Testo da leggere:
# # # # #

"La conoscenza di Dio non si può ottenere
cercandola; tuttavia solo coloro che la cercano
la trovano" (Bayazid al-Bistami)
"Chi non cerca è addormentato, chi cerca è un
accattone"
(Yun Men)
1.
Dio opera maggiormente in un cuore
umile, perché è là che trova la maggiore possibilità di operare, trovandovi
la maggiore somiglianza con se stesso. In tal modo ci insegna come dobbiamo
penetrare nel nostro fondo di vera umiltà e di vero spogliamento, perché
deponiamo tutto quello che non abbiamo per natura, che è peccato e mancanza,
e anche ciò che abbiamo per natura, ovvero tutto ciò che appartiene all'io
proprio. Infatti, chi vuole penetrare nel fondo di Dio, in ciò che ha di più
intimo, deve prima penetrare nel fondo proprio, in ciò che ha di più intimo,
poiché nessuno conosce Dio se prima non conosce se stesso. L'uomo, che è al
di sopra delle altre creature, conosce in una luce vera, in cui non è né
tempo né spazio, senza "qui" né "ora". L'anima, che è una luce, racchiude in
sé molto di Dio. (Sermone "Haec est vita aeterna, ut cognoscat te solum")
2.
L'intelletto è servo in senso più
proprio della volontà o dell'amore. Volontà e amore si dirigono verso Dio in
quanto è buono e, se non fosse buono, non lo degnerebbero di attenzione.
Invece l'intelletto si spinge in alto, verso l'essere, senza far caso alla
bontà, alla sapienza o alla potenza, o a tutto ciò che è accidentale. Non si
rivolge a ciò che è aggiunto a Dio; lo coglie in se stesso: si immerge
nell'essere e prende Dio come puro essere. Anche se non fosse sapiente, né
buono, né giusto, lo prenderebbe in quanto puro essere. In ciò l'intelletto
è simile alla più elevata signoria angelica, che comprende i tre cori: i
Troni abbracciano Dio in sé e lo custodiscono, e Dio riposa in essi; i
Cherubini confessano Dio e stanno vicini; i Serafini sono il fuoco.
L'intelletto è simile a questi tre, e custodisce Dio in sé. Insieme a questi
angeli, l'intelletto prende Dio nel suo guardaroba, nudo, in quanto è Uno,
senza distinzione. (Sermone 37, Mio marito, tuo servo, è morto)
1.
Chi è come deve essere si trova bene in
ogni luogo e con chiunque, ma chi non è come deve essere non si trova bene
in nessun luogo e con nessuno. Colui che è come deve essere ha Dio vicino a
sé in verità, e chi possiede Dio in verità, lo possiede ovunque: per la
strada e accanto a qualsiasi persona, così come in chiesa, in solitudine o
nella cella. Se un uomo siffatto lo possiede veramente, e possiede lui
soltanto, nessuno gli può essere di ostacolo. Questo perché egli ha Dio solo
e a Dio solo va la sua intenzione, e tutte le cose divengono per lui Dio
solo. Un tale uomo porta Dio in tutte le sue opere e in ogni luogo, ed è Dio
soltanto a compiere tutte le opere di un tale uomo. L'uomo deve cogliere Dio
in ogni cosa, e abituare il proprio spirito ad aver Dio sempre presente in
sé, nella propria intenzione e nel proprio amore. Considera dunque in che
modo sei rivolto a Dio quando sei in chiesa o nella tua cella, e mantieni
un'identica disposizione dello spirito anche in mezzo alla folla, nel
tumulto, fra le cose disuguali. Chi possiede Dio nella sua essenza, coglie
Dio nella sua divinità; per quest'uomo Dio risplende in tutte le cose: per
lui infatti tutte le cose sanno di Dio e in esse egli vede la sua immagine.

# # # # #

Estratti delle righe:
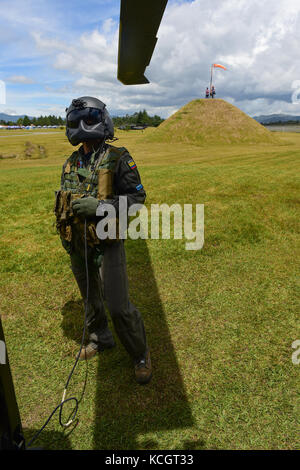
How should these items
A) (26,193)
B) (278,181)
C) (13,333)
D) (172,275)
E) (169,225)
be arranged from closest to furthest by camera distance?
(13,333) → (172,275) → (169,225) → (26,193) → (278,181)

# # # # #

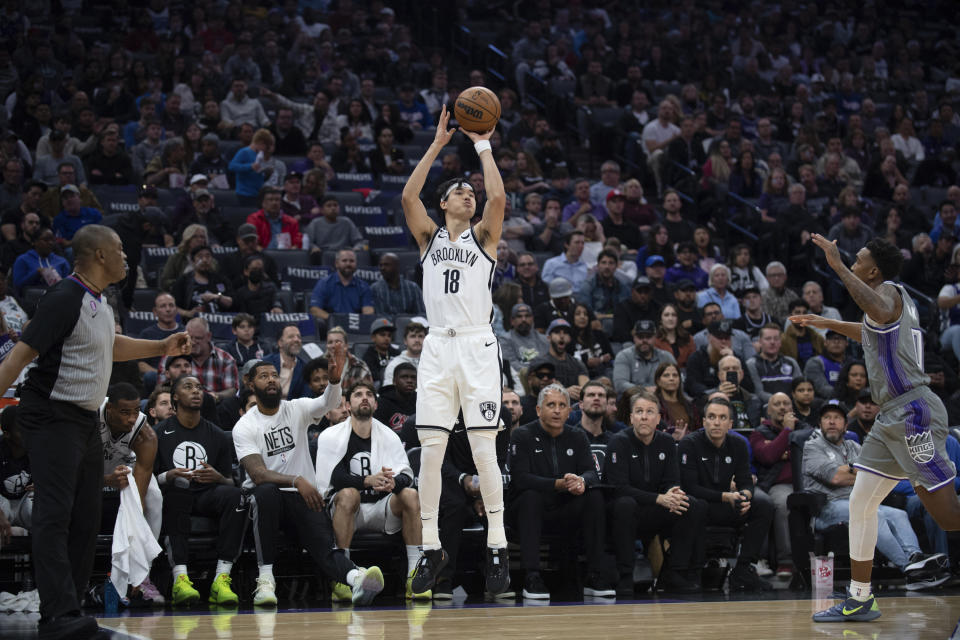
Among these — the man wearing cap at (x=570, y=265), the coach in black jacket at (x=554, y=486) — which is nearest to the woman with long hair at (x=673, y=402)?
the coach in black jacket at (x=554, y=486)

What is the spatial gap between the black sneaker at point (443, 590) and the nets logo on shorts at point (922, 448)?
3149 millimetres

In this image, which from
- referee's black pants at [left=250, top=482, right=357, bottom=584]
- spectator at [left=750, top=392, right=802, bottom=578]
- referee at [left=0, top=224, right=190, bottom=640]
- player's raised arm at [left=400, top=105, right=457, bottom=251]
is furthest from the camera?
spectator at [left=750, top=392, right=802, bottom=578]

# # # # #

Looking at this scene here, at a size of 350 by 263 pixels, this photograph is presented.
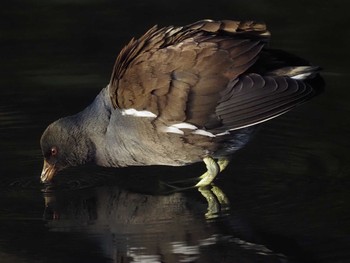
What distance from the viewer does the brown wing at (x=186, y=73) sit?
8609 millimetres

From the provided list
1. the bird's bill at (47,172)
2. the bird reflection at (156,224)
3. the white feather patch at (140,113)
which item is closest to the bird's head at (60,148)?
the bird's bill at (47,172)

# # # # #

Il compito:
Dal testo sulla conoscenza di Dio, riporta senza modifiche la parte che inizia con le parole contenenti "L'intelletto è servo" e termina con "degnerebbero di attenzione.".

Risultato del compito:
L'intelletto è servo in senso più
proprio della volontà o dell'amore. Volontà e amore si dirigono verso Dio in
quanto è buono e, se non fosse buono, non lo degnerebbero di attenzione.